**PROBLEM DETAILS:**
The whole listing is to be given again without alteration, except that its pictures are dropped.
=-=-=-=-=
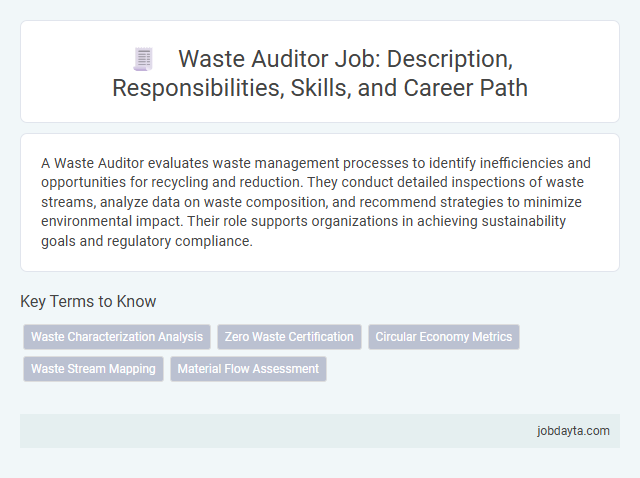 Waste Auditor Job: Description, Responsibilities, Skills, and Career Path

A Waste Auditor evaluates waste management processes to identify inefficiencies and opportunities for recycling and reduction. They conduct detailed inspections of waste streams, analyze data on waste composition, and recommend strategies to minimize environmental impact. Their role supports organizations in achieving sustainability goals and regulatory compliance.

Key Terms to Know

Waste Characterization Analysis

Zero Waste Certification

Circular Economy Metrics

Waste Stream Mapping

Material Flow Assessment

jobdayta.com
=-=-=-=-=
**EXERCISE RESPONSE:**
 Waste Auditor Job: Description, Responsibilities, Skills, and Career Path

A Waste Auditor evaluates waste management processes to identify inefficiencies and opportunities for recycling and reduction. They conduct detailed inspections of waste streams, analyze data on waste composition, and recommend strategies to minimize environmental impact. Their role supports organizations in achieving sustainability goals and regulatory compliance.

Key Terms to Know

Waste Characterization Analysis

Zero Waste Certification

Circular Economy Metrics

Waste Stream Mapping

Material Flow Assessment

jobdayta.com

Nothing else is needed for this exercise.